#### [COMPITO RICHIESTO 1]
Rispondi in base al brano su Tomasi di Lampedusa:
(a) Quale editore ha ripubblicato Il Principe fulvo in versione aggiornata?
(b) In quale capitolo del saggio Nigro fa incontrare l'autore del Gattopardo e l'autrice delle Memorie di Adriano?
(c) Quali legami ha Gioacchino Lanza Tomasi con Tomasi di Lampedusa?

«Marguerite Yourcenar ricambiò tardi la simpatia di Lampedusa. Per molto tempo non seppe neppure dell'esistenza di un principe solitario e di tranquilla tristezza che, chiuso in un palazzo barocco su un'isola lontana, aveva cercato di venire a patti con un sentimento di estraneità alla storia e con le proprie fantasie di morte, confrontandosi con le pagine inaspettatamente amiche di una scrittrice straniera». Ci voleva Salvatore Silvano Nigro, critico letterario, professore emerito di Letteratura italiana allo Iulm, siciliano doc e massimo esperto di Giuseppe Tomasi di Lampedusa, per fare incontrare l'autore del Gattopardo e l'autrice delle Memorie di Adriano. Lo fa nell'ultimo capitolo, inedito, di Il Principe fulvo, un suo saggio ora ripubblicato da Sellerio in versione aggiornata. Il libro è uscito in concomitanza con Lampedusa e la Spagna (Sellerio), un memoir a firma di Gioacchino Lanza Tomasi, cugino, figlio adottivo e curatore dell'eredità letteraria di Tomasi di Lampedusa.

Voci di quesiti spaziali
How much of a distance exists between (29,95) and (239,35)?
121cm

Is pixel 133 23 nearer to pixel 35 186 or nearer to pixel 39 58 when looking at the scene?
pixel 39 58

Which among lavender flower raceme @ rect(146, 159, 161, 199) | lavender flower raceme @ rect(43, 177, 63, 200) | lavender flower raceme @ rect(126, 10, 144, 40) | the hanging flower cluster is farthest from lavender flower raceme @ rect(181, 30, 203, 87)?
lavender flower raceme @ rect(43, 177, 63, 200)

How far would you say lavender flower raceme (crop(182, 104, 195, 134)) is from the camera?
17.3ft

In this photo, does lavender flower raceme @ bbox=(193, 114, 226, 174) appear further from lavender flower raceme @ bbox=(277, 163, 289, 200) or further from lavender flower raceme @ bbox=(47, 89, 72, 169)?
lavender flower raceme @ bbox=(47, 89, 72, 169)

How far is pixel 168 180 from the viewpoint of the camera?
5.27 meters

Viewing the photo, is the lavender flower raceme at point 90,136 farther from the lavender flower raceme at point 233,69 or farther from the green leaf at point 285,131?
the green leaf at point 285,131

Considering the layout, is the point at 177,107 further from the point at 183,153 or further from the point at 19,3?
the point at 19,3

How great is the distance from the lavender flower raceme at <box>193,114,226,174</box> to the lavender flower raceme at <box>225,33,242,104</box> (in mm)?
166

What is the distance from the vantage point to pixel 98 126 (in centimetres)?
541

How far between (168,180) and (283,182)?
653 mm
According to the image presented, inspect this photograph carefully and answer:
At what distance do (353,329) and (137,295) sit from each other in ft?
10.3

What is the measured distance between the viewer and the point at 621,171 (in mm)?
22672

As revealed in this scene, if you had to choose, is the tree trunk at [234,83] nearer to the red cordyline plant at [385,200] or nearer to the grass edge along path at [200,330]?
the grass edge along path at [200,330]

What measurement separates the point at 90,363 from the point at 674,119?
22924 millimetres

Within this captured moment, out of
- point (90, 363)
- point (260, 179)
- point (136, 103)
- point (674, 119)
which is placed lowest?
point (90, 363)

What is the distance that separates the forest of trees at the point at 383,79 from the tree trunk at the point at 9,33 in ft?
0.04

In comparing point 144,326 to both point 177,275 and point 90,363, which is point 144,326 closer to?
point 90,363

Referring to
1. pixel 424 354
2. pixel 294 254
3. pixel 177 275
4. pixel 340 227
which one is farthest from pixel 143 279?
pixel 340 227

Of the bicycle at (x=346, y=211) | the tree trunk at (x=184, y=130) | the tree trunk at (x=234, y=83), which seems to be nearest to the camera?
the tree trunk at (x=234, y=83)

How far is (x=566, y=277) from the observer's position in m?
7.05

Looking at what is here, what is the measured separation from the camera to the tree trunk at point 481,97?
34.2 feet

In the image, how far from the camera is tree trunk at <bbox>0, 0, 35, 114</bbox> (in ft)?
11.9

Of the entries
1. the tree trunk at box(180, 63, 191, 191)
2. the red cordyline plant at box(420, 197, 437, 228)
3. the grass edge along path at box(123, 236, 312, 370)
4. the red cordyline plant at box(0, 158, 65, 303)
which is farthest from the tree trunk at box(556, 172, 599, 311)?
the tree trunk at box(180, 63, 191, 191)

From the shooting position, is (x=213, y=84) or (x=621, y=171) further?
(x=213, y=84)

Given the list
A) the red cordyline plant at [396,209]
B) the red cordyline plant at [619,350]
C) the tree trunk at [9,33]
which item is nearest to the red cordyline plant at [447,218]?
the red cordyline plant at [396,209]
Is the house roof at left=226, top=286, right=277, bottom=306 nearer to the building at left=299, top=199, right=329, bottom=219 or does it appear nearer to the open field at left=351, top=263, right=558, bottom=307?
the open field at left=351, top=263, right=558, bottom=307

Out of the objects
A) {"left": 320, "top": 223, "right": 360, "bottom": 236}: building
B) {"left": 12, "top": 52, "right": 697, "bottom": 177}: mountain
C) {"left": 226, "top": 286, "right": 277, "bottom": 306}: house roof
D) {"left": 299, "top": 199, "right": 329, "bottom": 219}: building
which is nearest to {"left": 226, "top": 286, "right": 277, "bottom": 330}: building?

#### [COMPITO RICHIESTO 2]
Disponi come CSV a due colonne, testo e risposta, le righe dell'elenco dalla riga che contiene "What is the measured distance" alla riga che contiene "22924 millimetres", estremi inclusi. Crea una riga per ciascuna coppia testo-risposta e metti ogni valore in un campo tra virgolette, sostituendo gli a capo con spazi.

#### [RISPOSTA AL COMPITO 1]
(a) Sellerio.
(b) Nell'ultimo capitolo, che è inedito.
(c) È suo cugino e suo figlio adottivo. Cura inoltre la sua eredità letteraria.

#### [RISPOSTA AL COMPITO 2]
testo,risposta
"What is the measured distance between the viewer and the point at 621,171 (in mm)?","22672"
"As revealed in this scene, if you had to choose, is the tree trunk at [234,83] nearer to the red cordyline plant at [385,200] or nearer to the grass edge along path at [200,330]?","the grass edge along path at [200,330]"
"What measurement separates the point at 90,363 from the point at 674,119?","22924 millimetres"